Çok zor ve ağır koşullarda, gece gündüz çalışıp evlerine ekmek götürmeye çalışan işçi arkadaşlarım Anayasal haklarını kullanıp Gıda-İş sendikamıza üye oldular. Ancak Anayasa ve yasalar ayaklar altına alınarak burada bir sosyal cinayet işlendi. 52 işçi arkadaşımız işten atıldı.

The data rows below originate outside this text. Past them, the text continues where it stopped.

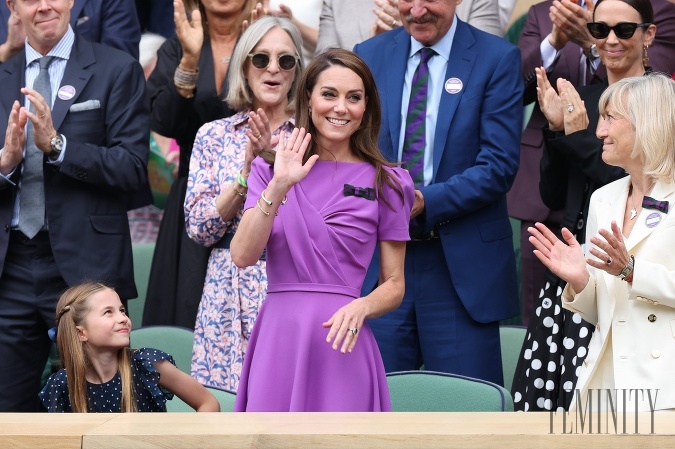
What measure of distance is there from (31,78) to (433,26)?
1779mm

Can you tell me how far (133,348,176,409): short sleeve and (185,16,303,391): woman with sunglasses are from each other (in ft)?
2.85

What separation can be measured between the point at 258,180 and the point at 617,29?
6.04 ft

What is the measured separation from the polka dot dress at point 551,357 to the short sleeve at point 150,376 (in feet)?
4.70

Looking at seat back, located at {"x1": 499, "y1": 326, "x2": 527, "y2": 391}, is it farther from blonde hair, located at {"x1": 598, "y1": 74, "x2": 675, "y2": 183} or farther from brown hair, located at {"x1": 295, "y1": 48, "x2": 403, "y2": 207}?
brown hair, located at {"x1": 295, "y1": 48, "x2": 403, "y2": 207}

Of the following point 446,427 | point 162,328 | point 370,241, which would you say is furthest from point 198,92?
point 446,427

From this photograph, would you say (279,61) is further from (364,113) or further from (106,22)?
(106,22)

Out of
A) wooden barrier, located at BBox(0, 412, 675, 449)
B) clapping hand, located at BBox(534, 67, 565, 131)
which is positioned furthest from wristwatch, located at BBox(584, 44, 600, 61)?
wooden barrier, located at BBox(0, 412, 675, 449)

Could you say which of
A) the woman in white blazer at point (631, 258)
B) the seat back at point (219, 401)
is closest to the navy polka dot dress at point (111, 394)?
the seat back at point (219, 401)

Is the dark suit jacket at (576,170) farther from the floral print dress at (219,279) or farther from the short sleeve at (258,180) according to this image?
the short sleeve at (258,180)

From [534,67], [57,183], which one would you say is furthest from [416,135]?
[57,183]

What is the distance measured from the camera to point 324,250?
3797mm

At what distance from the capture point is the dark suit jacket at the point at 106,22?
6074mm

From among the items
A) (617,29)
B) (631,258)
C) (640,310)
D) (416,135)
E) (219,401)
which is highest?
(617,29)

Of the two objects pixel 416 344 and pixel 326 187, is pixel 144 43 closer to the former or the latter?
pixel 416 344
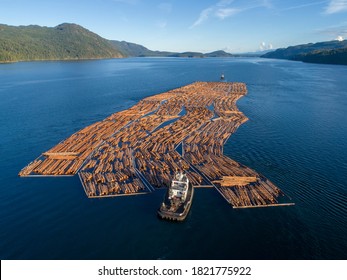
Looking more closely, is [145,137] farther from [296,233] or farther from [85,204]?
[296,233]

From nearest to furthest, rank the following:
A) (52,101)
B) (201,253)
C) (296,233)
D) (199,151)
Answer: (201,253)
(296,233)
(199,151)
(52,101)

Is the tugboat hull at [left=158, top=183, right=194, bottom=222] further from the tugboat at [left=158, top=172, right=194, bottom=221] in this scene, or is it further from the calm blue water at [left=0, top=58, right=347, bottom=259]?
the calm blue water at [left=0, top=58, right=347, bottom=259]

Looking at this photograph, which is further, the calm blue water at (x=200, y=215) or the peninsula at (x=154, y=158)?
the peninsula at (x=154, y=158)

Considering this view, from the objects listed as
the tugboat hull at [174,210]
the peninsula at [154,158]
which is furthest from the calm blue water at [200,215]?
the peninsula at [154,158]

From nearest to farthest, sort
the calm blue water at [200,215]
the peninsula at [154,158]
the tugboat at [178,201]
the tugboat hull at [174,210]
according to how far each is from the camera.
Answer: the calm blue water at [200,215]
the tugboat hull at [174,210]
the tugboat at [178,201]
the peninsula at [154,158]

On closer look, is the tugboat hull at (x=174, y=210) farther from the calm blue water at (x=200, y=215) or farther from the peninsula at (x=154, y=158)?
the peninsula at (x=154, y=158)

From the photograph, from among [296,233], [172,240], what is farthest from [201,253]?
[296,233]
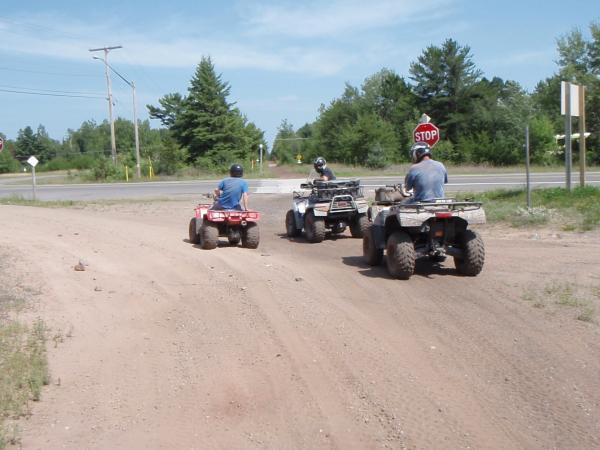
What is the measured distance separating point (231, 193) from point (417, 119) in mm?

Bugün her gün iş cinayetlerinde 3-4 işçi kardeşimiz öldürülürken, sendikalaşma nedeniyle işlenen sosyal cinayetlerde işçiler yaşarken öldürülüyor.
Değerli basın emekçileri
Sevgili işçi kardeşlerim, mücadele arkadaşlarım,
“İş arayan milyonlarca insanın, kabul edilemez şartlarda çalışan işçilerin ve buna bağlı giderek artan toplumsal gerginliklerin daha fazla oyalanmaya tahammülü olmadığına inanıyorum.”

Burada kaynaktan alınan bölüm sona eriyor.